--- Trecho selecionado ---
────────────────

STEFHANIE PIOVEZAN

SÃO PAULO, SP (FOLHAPRESS) – Uma pesquisa australiana publicada na noite desta quarta-feira (6) no New England Journal of Medicine indica que um medicamento utilizado no tratamento de calvície e de artrite reumatoide pode retardar a progressão do diabetes tipo 1, doença autoimune que afeta quase 590 mil brasileiros.

O baricitinibe bloqueia duas enzimas que ajudam a transmitir sinais que regulam o sistema imunológico e inflamações e, no Brasil, é aprovado para pacientes com artrite reumatoide, dermatite atópica, quadro grave de Covid-19 e alopecia.

No estudo, cientistas do Instituto St Vincent, filiado à Universidade de Melbourne, descobriram que a ingestão diária de 4 mg de baricitinibe pode preservar a produção de insulina do próprio corpo quando o tratamento é iniciado até 100 dias após o diagnóstico da doença crônica.

No diabetes tipo 1, o sistema imunológico ataca e mata erroneamente as células do pâncreas que produzem insulina (células beta), levando à dependência de aplicações constantes do hormônio. Com o bloqueio das enzimas JAK 1 e JAK 2, as células do sistema imunológico se tornam incapazes de matar betas e estas continuam funcionais.

────────────────

--- Ações a realizar ---
1. Diga se cada afirmação concorda com o trecho sobre o baricitinibe, respondendo sim ou não e citando as palavras do texto que decidem: (a) O estudo foi publicado no New England Journal of Medicine. (b) No Brasil, o baricitinibe é aprovado para pacientes com diabetes tipo 1. (c) O efeito descrito ocorre quando o tratamento é iniciado até 100 dias após o diagnóstico.
2. Segundo o trecho sobre o baricitinibe, qual dose diária do medicamento foi usada no estudo?
3. No trecho sobre o baricitinibe, substitua "calvície" por "queda de cabelo" em tudo o que vai de "SÃO PAULO, SP" até "Covid-19 e alopecia." e escreva essa parte novamente.
As entradas são um material independente do trecho.

────────────────

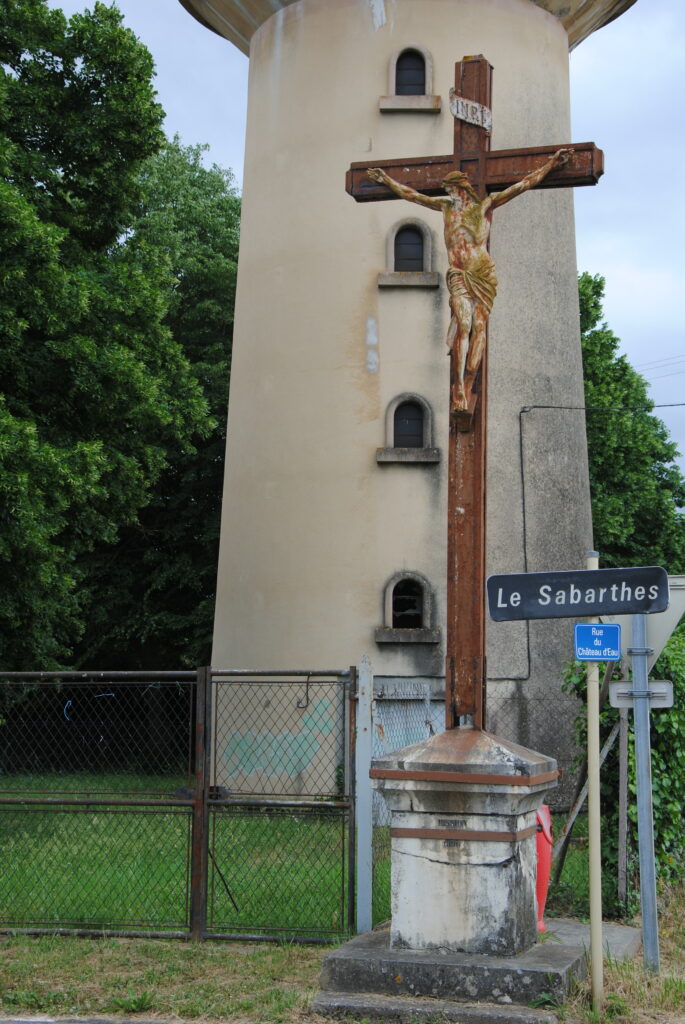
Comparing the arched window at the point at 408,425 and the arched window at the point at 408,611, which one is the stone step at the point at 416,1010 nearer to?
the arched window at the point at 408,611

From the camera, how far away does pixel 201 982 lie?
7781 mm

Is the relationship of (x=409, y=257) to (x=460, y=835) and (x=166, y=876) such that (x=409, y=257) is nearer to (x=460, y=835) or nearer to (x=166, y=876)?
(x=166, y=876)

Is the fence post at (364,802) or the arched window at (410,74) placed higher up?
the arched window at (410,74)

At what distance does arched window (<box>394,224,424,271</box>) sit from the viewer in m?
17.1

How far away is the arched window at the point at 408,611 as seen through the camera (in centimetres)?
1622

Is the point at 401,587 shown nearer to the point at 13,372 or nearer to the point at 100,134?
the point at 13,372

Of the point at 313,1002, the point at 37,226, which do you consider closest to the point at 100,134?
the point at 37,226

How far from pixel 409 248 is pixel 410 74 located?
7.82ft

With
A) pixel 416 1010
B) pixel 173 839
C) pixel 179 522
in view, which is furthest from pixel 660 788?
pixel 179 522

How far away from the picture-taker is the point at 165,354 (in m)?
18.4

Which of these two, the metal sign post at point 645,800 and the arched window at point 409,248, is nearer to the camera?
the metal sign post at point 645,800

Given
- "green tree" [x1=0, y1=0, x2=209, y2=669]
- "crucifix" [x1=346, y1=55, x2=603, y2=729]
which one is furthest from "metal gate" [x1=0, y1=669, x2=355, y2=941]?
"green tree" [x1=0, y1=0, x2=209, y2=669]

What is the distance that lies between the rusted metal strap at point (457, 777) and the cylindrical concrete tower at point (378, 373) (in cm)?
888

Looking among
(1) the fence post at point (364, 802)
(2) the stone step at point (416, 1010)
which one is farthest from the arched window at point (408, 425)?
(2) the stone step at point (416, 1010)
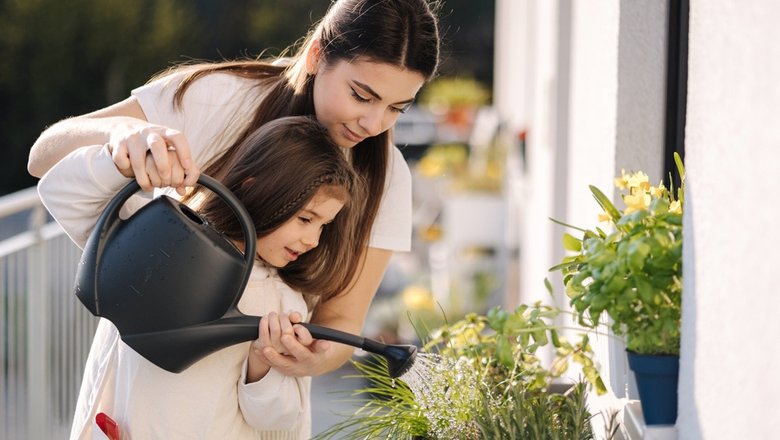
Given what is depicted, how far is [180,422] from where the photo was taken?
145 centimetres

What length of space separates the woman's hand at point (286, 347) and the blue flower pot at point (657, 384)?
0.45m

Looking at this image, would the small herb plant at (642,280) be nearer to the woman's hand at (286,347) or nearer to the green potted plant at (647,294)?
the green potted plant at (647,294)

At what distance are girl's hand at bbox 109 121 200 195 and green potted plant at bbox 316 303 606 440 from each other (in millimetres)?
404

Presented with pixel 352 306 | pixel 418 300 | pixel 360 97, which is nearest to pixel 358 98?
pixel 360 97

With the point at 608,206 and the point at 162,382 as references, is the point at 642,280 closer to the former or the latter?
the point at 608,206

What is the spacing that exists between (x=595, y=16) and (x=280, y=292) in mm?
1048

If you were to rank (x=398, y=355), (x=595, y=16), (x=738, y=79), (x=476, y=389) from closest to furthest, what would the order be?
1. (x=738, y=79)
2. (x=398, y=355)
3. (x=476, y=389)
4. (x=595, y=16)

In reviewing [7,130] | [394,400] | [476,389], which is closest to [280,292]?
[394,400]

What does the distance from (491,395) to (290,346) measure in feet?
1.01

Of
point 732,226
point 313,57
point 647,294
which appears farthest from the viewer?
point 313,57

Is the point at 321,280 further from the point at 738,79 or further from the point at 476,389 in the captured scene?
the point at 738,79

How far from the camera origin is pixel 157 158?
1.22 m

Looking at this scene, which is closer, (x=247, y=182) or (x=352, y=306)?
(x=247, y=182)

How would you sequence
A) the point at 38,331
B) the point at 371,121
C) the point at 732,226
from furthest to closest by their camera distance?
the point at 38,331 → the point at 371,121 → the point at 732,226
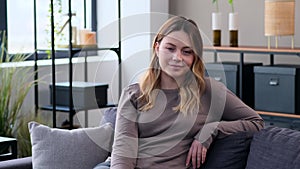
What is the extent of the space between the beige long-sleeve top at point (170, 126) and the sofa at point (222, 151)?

────────────────

--- Respostas escritas ---
1.
(a) Sim: "publicada na noite desta quarta-feira (6) no New England Journal of Medicine".
(b) Não: "é aprovado para pacientes com artrite reumatoide, dermatite atópica, quadro grave de Covid-19 e alopecia".
(c) Sim: "quando o tratamento é iniciado até 100 dias após o diagnóstico da doença crônica".

2. 4 mg por dia.

3.
SÃO PAULO, SP (FOLHAPRESS) – Uma pesquisa australiana publicada na noite desta quarta-feira (6) no New England Journal of Medicine indica que um medicamento utilizado no tratamento de queda de cabelo e de artrite reumatoide pode retardar a progressão do diabetes tipo 1, doença autoimune que afeta quase 590 mil brasileiros.

O baricitinibe bloqueia duas enzimas que ajudam a transmitir sinais que regulam o sistema imunológico e inflamações e, no Brasil, é aprovado para pacientes com artrite reumatoide, dermatite atópica, quadro grave de Covid-19 e alopecia.